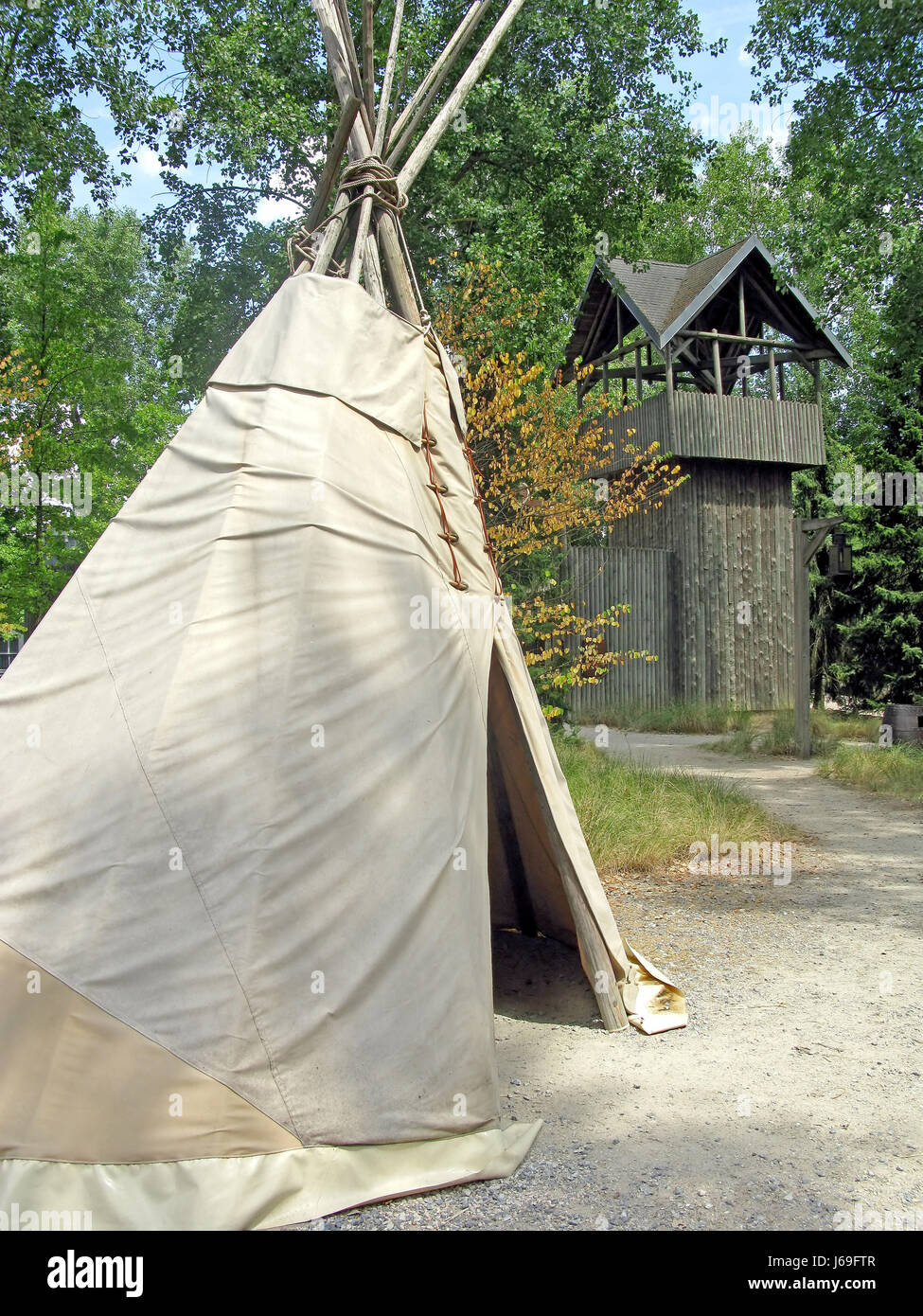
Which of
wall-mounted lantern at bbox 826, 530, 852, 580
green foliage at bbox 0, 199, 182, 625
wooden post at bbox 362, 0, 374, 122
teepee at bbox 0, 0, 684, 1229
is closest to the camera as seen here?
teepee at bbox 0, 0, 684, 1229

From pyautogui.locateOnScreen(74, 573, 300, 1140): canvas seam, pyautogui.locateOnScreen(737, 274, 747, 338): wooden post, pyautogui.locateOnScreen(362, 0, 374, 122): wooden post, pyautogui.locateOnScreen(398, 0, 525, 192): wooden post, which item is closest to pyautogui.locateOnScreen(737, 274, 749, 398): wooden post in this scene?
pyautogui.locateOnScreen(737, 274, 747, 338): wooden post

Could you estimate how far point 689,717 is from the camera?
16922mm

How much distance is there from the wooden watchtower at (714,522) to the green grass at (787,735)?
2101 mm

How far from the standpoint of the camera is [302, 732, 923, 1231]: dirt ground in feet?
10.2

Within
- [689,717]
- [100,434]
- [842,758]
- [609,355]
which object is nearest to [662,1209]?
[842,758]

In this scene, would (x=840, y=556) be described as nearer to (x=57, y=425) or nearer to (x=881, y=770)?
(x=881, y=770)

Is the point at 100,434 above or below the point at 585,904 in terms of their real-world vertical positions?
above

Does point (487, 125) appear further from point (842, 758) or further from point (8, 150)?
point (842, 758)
───
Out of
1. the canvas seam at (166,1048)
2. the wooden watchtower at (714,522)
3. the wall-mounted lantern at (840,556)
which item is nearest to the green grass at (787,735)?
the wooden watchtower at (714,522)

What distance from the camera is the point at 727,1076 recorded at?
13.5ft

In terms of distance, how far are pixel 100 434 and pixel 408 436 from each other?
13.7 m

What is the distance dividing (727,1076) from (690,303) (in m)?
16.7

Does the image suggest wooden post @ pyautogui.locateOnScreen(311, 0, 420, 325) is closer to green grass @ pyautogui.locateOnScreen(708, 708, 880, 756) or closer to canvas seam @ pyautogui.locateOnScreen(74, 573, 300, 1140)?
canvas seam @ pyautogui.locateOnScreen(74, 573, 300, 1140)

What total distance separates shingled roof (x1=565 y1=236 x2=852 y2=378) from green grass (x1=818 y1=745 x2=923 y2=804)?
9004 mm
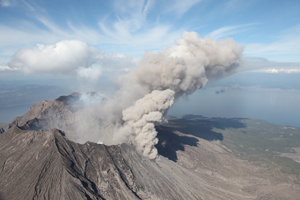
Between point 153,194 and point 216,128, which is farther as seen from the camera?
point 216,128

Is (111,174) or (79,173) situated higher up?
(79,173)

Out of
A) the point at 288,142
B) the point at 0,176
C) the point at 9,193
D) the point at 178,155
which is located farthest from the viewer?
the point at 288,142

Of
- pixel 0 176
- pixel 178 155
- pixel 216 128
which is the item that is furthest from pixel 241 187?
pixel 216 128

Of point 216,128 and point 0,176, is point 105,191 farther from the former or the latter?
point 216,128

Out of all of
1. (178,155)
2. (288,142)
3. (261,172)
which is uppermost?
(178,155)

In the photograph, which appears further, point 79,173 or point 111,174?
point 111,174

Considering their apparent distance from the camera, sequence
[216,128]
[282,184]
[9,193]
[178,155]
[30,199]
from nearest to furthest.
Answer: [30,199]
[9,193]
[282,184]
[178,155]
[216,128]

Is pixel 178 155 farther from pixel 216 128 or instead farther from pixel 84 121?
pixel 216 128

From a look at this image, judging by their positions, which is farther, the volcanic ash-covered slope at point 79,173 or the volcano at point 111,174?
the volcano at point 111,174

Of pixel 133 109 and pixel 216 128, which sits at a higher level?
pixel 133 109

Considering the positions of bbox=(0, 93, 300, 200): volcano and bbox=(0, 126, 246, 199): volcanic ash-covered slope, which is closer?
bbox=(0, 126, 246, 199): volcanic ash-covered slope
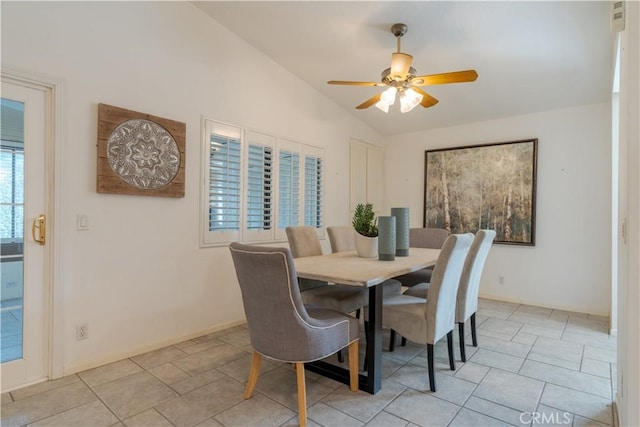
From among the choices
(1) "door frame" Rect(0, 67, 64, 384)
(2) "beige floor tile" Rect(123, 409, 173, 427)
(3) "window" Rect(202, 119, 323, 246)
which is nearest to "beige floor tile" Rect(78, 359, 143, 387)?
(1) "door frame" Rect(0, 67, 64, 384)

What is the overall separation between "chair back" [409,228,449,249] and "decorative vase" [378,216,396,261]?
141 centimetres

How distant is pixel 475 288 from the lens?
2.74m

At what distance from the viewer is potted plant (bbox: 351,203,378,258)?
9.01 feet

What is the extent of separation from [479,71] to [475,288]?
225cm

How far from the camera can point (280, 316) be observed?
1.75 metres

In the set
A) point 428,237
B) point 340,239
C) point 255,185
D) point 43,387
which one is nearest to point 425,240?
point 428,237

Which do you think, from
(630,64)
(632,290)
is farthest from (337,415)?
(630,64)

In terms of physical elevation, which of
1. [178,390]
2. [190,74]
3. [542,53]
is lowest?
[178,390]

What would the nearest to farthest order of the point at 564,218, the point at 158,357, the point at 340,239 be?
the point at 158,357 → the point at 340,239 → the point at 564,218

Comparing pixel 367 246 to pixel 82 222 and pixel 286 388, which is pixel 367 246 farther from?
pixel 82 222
───
Pick out every line of the records above that contains the string "green", treating uppercase and lowercase as different.

green foliage at bbox 0, 199, 182, 625
How much distance is there from the wooden watchtower at (714,522) to the green grass at (787,735)?
which item is nearest to the green grass at (787,735)?
Does the image suggest wooden post @ pyautogui.locateOnScreen(311, 0, 420, 325) is closer to green grass @ pyautogui.locateOnScreen(708, 708, 880, 756) or closer to canvas seam @ pyautogui.locateOnScreen(74, 573, 300, 1140)?
What total distance separates shingled roof (x1=565 y1=236 x2=852 y2=378) from green grass (x1=818 y1=745 x2=923 y2=804)?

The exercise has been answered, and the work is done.